Shekhar Kapur: Do you think the children have that kind of perception that we then have to work towards? Do you think we need to uneducate ourselves? Do you think the normal learning processes that we go through in modern day life is actually lessening our ability to become greater human beings or more perceptive?
Sadhguru: No, Shekhar, the thing is, what you know is not the problem in your life. The more you know, the better it is, okay? That’s why you’re trying to know. But now you’re complaining knowing is a problem; I have to unlearn. No, I wouldn’t say that. Knowledge is not causing problem. You’re identified with what you know, that is what is causing the problem. If you learn to be not identified with what you know, all that you know, whether it is considered great knowledge or it’s considered filth on the street, both are useful actually to live a life, isn’t it? So, knowledge is not the problem. You get identified with every bit of information that you gather; that is the problem. Identity is the problem; knowledge is not the problem. So, somewhere when you say, ‘I want to be like a child,’ you are celebrating ignorance. And I am singing, ‘Asathoma Sadhgamaya’ and you are saying… No, knowledge is not the problem; knowledge is not the burden. Your identity is the burden. You get identified with limited things that you know. That is the problem.

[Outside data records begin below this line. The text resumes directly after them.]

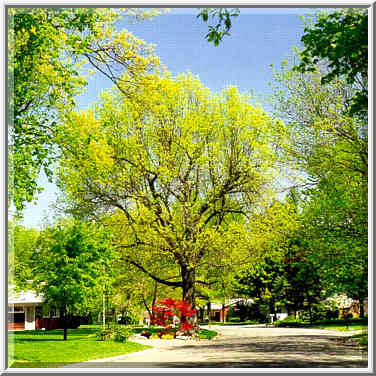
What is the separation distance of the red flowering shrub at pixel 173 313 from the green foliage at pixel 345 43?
7.54 m

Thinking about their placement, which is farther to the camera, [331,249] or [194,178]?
[194,178]

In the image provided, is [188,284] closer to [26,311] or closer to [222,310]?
[26,311]

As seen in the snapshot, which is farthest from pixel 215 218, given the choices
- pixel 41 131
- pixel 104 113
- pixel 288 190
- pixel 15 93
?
pixel 15 93

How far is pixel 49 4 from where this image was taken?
7.25 m

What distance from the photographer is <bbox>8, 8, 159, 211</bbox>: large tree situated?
7922mm

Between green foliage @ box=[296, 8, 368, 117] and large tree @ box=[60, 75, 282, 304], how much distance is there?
4.54m

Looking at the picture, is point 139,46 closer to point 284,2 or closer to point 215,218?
point 284,2

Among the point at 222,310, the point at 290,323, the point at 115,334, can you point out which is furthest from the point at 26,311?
the point at 222,310

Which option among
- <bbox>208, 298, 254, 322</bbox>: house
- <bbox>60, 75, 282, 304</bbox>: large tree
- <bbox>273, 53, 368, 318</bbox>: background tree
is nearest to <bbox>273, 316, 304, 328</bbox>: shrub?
<bbox>60, 75, 282, 304</bbox>: large tree

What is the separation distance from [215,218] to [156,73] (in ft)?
19.3

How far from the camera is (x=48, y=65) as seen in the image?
876 cm

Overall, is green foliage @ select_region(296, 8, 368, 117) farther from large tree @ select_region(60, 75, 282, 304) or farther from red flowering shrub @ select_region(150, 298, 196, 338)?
red flowering shrub @ select_region(150, 298, 196, 338)

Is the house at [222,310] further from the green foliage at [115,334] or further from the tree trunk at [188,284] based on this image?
the green foliage at [115,334]

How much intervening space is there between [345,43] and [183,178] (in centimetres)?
652
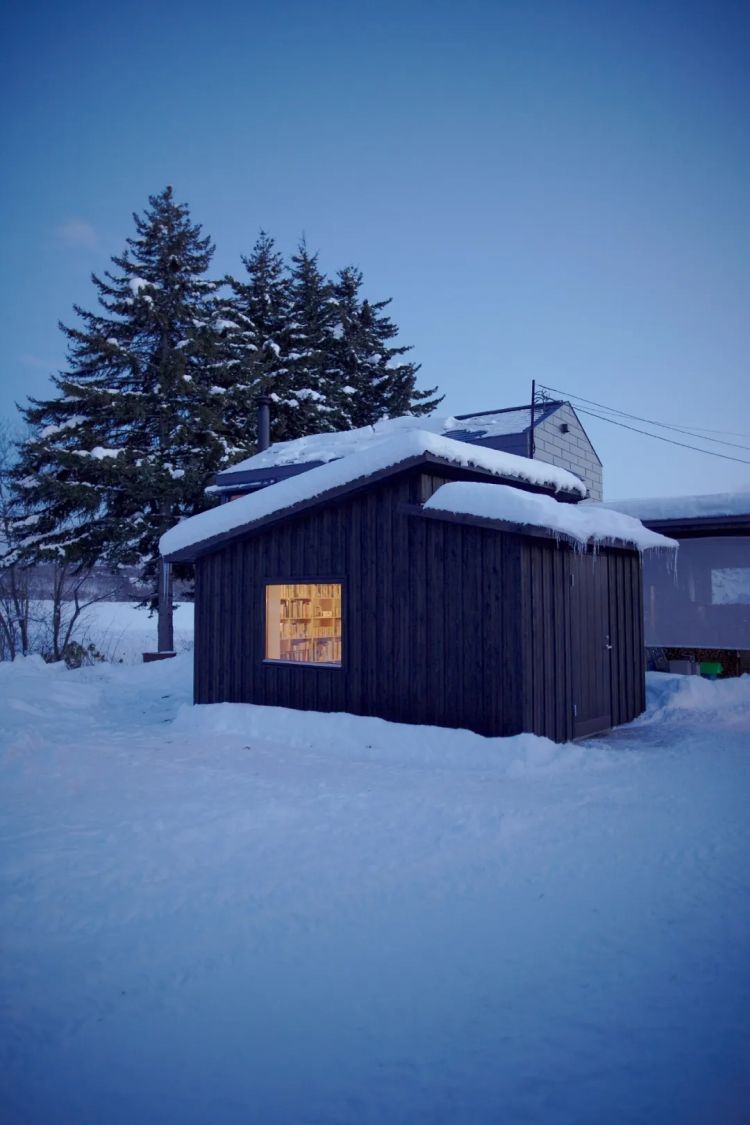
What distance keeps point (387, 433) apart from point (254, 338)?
1143 cm

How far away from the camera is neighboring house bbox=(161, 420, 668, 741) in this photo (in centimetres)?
790

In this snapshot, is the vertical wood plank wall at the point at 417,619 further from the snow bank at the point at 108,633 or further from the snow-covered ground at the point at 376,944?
the snow bank at the point at 108,633

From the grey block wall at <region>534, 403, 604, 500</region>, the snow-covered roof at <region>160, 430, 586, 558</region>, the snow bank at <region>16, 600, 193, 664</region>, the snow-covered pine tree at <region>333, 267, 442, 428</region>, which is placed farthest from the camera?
the snow-covered pine tree at <region>333, 267, 442, 428</region>

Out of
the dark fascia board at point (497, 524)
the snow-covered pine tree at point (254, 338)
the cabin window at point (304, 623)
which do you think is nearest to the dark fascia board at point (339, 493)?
the dark fascia board at point (497, 524)

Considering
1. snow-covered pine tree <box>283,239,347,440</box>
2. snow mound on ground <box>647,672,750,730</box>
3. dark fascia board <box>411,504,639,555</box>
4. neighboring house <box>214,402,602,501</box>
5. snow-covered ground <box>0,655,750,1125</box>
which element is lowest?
snow-covered ground <box>0,655,750,1125</box>

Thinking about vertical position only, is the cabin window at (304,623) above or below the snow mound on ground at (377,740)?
above

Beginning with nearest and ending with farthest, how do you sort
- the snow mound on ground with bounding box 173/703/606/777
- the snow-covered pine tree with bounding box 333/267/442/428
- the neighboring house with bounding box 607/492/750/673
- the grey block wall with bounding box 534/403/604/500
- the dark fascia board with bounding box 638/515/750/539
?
the snow mound on ground with bounding box 173/703/606/777 → the dark fascia board with bounding box 638/515/750/539 → the neighboring house with bounding box 607/492/750/673 → the grey block wall with bounding box 534/403/604/500 → the snow-covered pine tree with bounding box 333/267/442/428

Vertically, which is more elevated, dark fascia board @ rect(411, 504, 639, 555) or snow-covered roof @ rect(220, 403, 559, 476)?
snow-covered roof @ rect(220, 403, 559, 476)

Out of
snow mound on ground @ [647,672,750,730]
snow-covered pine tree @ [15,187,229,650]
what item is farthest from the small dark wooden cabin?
snow-covered pine tree @ [15,187,229,650]

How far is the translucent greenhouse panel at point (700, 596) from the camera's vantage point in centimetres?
1184

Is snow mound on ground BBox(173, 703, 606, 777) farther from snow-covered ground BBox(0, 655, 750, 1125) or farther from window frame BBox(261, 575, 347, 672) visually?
window frame BBox(261, 575, 347, 672)

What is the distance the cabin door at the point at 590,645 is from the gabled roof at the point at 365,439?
19.4 ft

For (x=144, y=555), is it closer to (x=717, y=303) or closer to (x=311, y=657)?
(x=311, y=657)

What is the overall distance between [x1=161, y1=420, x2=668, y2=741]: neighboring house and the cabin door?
3 cm
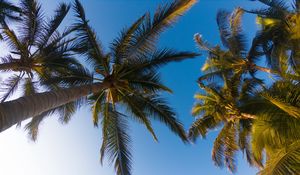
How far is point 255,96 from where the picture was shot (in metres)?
11.6

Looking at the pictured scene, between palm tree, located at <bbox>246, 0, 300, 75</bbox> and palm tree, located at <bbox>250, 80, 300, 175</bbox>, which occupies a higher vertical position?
palm tree, located at <bbox>246, 0, 300, 75</bbox>

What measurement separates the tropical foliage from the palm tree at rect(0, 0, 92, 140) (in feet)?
19.6

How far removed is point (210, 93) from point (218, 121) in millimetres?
1382

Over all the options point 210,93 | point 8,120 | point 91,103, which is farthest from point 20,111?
point 210,93

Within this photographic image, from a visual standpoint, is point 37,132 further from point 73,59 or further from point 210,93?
point 210,93

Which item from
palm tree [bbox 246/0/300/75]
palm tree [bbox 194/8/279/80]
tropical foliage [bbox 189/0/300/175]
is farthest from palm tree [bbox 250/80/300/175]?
palm tree [bbox 194/8/279/80]

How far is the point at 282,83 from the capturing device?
9852mm

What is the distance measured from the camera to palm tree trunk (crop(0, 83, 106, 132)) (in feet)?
18.4

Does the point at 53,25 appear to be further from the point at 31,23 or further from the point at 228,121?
the point at 228,121

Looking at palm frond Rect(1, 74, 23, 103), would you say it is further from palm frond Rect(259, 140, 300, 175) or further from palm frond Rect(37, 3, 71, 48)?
palm frond Rect(259, 140, 300, 175)

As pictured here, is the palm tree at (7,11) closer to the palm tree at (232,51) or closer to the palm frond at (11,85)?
the palm frond at (11,85)

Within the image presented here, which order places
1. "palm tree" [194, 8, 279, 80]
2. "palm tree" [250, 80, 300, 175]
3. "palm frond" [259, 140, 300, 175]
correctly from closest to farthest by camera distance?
"palm frond" [259, 140, 300, 175] → "palm tree" [250, 80, 300, 175] → "palm tree" [194, 8, 279, 80]

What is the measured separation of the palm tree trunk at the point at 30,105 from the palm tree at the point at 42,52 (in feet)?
8.68

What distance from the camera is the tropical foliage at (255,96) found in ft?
31.1
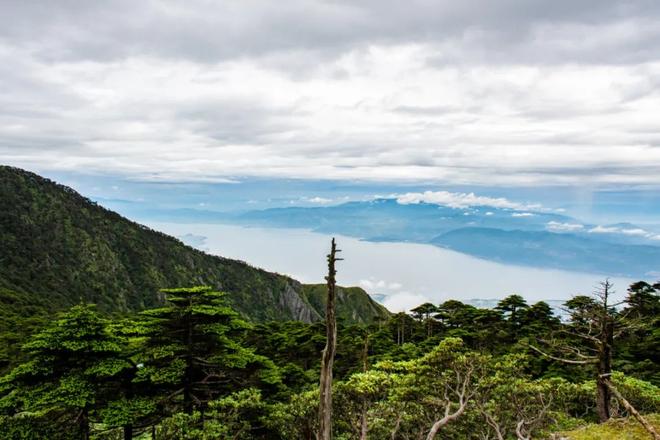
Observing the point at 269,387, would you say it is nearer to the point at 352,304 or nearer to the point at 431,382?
the point at 431,382

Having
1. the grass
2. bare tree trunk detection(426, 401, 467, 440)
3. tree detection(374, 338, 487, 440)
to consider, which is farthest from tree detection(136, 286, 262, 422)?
the grass

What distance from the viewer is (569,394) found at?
26.6 meters

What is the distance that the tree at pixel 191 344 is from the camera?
23.7 m

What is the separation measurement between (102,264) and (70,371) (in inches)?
5292

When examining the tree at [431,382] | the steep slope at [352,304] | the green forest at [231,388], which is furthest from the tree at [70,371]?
the steep slope at [352,304]

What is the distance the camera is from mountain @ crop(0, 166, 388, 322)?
12838 cm

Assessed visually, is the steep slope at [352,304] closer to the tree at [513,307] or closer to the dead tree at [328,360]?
the tree at [513,307]

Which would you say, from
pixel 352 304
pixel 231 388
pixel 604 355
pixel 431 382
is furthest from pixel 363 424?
pixel 352 304

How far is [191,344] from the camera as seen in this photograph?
2439 cm

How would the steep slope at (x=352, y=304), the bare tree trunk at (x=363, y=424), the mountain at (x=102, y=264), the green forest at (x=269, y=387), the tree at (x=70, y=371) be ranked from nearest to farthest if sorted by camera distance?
the bare tree trunk at (x=363, y=424), the green forest at (x=269, y=387), the tree at (x=70, y=371), the mountain at (x=102, y=264), the steep slope at (x=352, y=304)

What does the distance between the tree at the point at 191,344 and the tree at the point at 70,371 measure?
2022mm

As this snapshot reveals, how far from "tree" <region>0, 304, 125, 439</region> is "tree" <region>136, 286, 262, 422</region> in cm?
202

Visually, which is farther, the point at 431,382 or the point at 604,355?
the point at 431,382

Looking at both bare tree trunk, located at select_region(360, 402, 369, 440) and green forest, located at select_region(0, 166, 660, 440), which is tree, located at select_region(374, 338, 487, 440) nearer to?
green forest, located at select_region(0, 166, 660, 440)
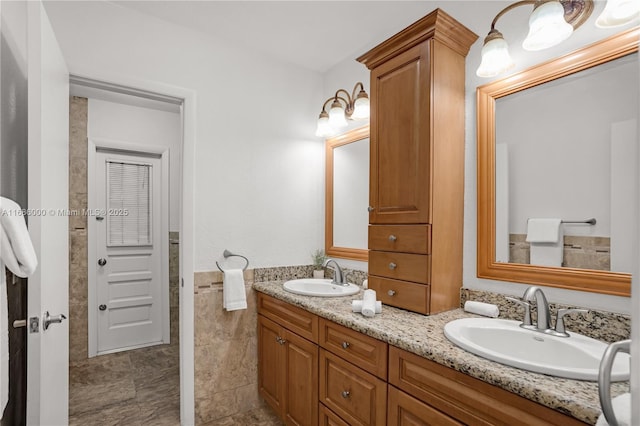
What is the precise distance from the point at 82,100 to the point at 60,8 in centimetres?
142

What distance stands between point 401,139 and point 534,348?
1.02 meters

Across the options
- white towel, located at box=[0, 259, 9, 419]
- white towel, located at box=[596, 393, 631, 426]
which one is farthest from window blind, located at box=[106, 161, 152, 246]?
white towel, located at box=[596, 393, 631, 426]

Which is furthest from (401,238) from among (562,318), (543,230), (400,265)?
(562,318)

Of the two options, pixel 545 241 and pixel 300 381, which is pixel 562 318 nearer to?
pixel 545 241

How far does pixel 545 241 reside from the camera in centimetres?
138

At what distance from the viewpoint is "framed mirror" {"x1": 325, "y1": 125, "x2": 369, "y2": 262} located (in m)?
2.29

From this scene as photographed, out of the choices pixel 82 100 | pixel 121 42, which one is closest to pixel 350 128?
pixel 121 42

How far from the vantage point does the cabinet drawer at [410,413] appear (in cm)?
108

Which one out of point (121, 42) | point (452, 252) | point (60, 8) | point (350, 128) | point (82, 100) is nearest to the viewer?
point (452, 252)

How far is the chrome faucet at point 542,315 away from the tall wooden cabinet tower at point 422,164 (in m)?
0.35

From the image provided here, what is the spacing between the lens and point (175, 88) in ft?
6.79

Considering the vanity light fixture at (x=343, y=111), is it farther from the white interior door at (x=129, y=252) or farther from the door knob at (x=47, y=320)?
the white interior door at (x=129, y=252)

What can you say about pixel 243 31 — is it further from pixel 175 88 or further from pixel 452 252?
pixel 452 252

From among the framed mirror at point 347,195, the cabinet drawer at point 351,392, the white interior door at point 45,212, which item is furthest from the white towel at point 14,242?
the framed mirror at point 347,195
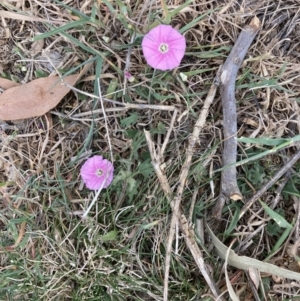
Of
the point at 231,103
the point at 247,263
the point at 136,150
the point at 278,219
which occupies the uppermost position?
the point at 231,103

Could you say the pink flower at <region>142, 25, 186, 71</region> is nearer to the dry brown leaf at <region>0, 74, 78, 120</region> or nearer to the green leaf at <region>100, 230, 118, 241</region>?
the dry brown leaf at <region>0, 74, 78, 120</region>

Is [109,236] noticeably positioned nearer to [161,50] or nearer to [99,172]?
[99,172]

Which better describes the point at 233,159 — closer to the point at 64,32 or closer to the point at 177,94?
the point at 177,94

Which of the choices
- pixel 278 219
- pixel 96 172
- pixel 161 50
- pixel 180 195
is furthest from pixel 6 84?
pixel 278 219

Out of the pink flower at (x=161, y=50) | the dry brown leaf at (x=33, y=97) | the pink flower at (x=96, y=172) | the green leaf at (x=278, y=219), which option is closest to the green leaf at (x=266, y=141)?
the green leaf at (x=278, y=219)

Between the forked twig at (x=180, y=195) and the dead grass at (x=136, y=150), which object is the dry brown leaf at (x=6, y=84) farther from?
the forked twig at (x=180, y=195)

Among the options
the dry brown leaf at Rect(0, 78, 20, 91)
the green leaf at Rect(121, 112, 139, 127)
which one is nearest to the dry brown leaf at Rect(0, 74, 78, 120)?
the dry brown leaf at Rect(0, 78, 20, 91)

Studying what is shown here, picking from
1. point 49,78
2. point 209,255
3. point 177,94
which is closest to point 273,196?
point 209,255
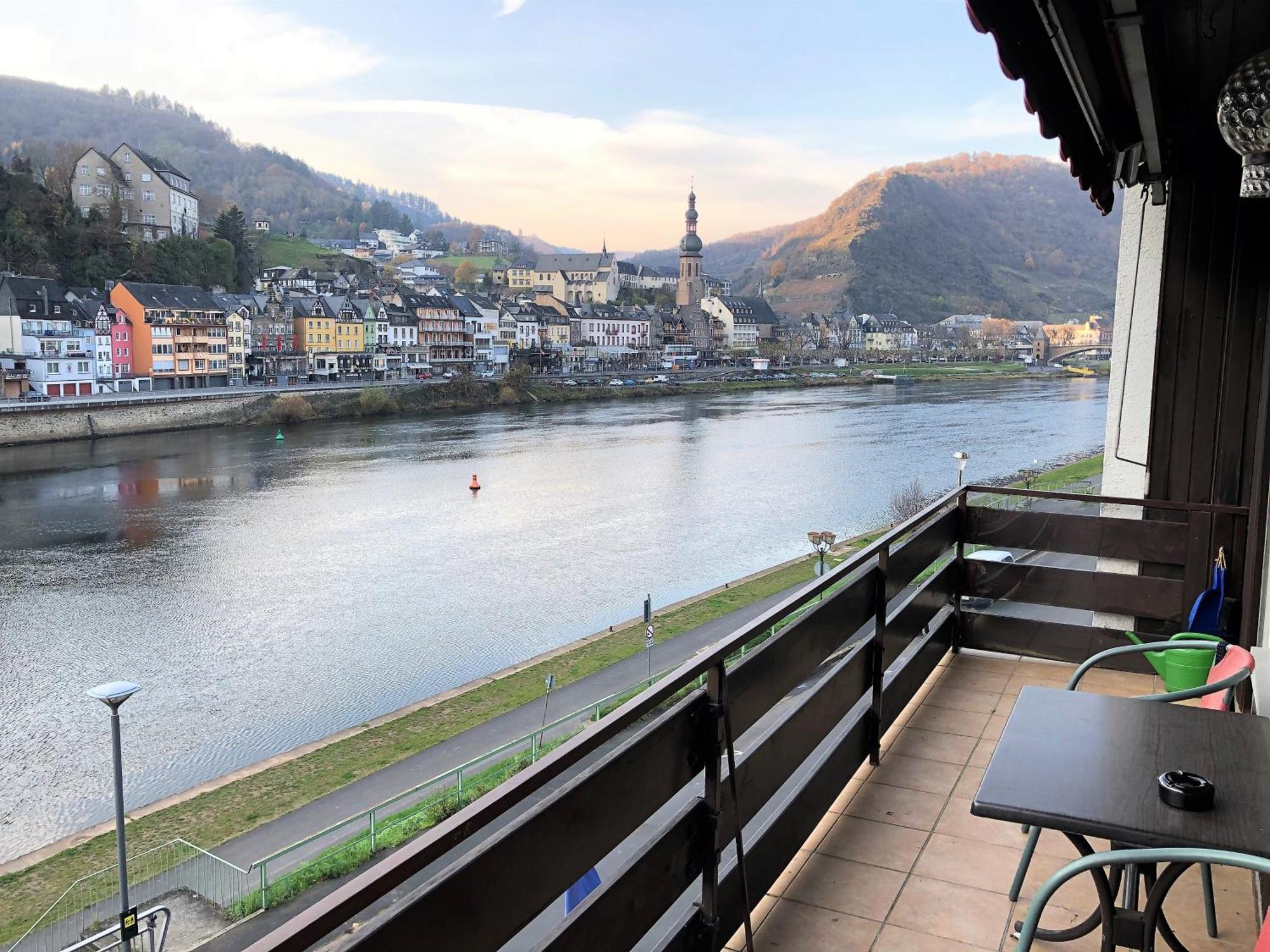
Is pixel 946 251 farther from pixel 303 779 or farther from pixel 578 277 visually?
pixel 303 779

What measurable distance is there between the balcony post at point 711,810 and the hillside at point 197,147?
12695 cm

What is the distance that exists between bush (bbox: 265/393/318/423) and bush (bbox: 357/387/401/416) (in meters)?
2.58

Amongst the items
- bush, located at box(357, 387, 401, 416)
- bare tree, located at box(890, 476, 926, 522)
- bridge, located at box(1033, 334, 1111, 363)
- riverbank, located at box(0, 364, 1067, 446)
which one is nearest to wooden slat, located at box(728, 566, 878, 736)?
bare tree, located at box(890, 476, 926, 522)

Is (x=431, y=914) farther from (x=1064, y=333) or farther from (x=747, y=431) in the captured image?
(x=1064, y=333)

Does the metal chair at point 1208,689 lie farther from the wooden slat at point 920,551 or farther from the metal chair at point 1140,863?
the wooden slat at point 920,551

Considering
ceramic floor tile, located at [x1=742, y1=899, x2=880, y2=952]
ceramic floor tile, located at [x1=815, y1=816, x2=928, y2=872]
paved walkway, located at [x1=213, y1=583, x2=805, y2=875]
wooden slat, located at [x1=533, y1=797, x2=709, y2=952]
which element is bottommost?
paved walkway, located at [x1=213, y1=583, x2=805, y2=875]

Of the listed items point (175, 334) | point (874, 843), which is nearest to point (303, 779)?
point (874, 843)

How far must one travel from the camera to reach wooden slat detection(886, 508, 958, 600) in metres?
3.04

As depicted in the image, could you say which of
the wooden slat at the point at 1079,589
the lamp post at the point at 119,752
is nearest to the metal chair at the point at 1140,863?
the wooden slat at the point at 1079,589

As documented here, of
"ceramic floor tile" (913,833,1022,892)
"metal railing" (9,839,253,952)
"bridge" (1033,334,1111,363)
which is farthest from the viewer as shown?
"bridge" (1033,334,1111,363)

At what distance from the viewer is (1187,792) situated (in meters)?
1.52

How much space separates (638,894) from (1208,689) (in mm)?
1277

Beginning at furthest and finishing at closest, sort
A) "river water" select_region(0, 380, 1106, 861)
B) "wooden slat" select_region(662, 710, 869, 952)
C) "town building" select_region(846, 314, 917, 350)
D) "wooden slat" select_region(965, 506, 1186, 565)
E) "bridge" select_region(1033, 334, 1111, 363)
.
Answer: "town building" select_region(846, 314, 917, 350), "bridge" select_region(1033, 334, 1111, 363), "river water" select_region(0, 380, 1106, 861), "wooden slat" select_region(965, 506, 1186, 565), "wooden slat" select_region(662, 710, 869, 952)

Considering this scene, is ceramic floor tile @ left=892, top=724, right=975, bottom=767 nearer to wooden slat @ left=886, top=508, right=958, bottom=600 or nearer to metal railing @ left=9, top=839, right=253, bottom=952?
wooden slat @ left=886, top=508, right=958, bottom=600
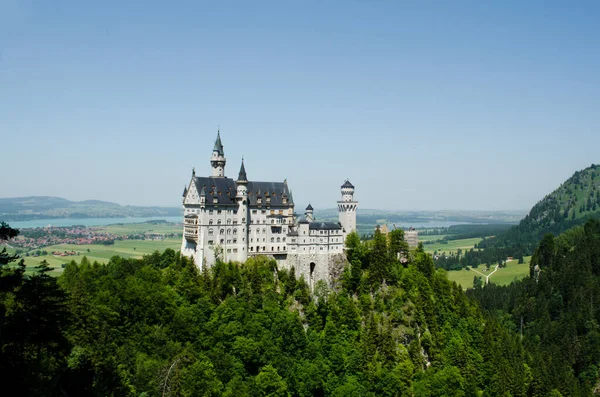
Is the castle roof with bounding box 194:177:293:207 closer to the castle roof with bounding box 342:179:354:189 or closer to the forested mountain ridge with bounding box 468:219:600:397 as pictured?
the castle roof with bounding box 342:179:354:189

I remember when I had a farm in Karnataka: at that time, in a village, there would be only one person who could read. Everybody would get their personal letters for him to read, you know. A wife wants to read a letter that her husband has written. A postcard comes. She goes to this man, and he has to read. So he reads and interprets it in a million ways that he knows. So, just literacy was a rare thing because the necessary infrastructure was not there. And it looked like a strange mystical thing, that somebody is able to look at the postcard and say all these things…it looked like a great, mystical thing.
Infrastructure for spirituality
It’s not difficult. Because we did not maintain that infrastructure of inward-looking in society, you did not cultivate that right from your childhood, now it looks like a faraway thing. Suppose you did not know how to read and write, if you look at a book and somebody looks at a book and saying all these things, would look like a mystical process, isn’t it?
We haven’t invested in that direction, so that’s exactly what we’re trying to build now – to a build an infrastructure of the spiritual process in the world; to give the necessary infrastructure because no society has invested enough towards the inner wellbeing of a human being. We have hospitals, we have schools, we have toilets, we have this, we have that, but we don’t have enough infrastructure for the actual wellbeing, the inner wellbeing of a human being. Because your wellbeing and whatever else you go through, your joy and misery happens within you, your pain and pleasure happens within you, agony and ecstasy happens within you. Everything that happens to a human being happens within you. So we have to create that infrastructure.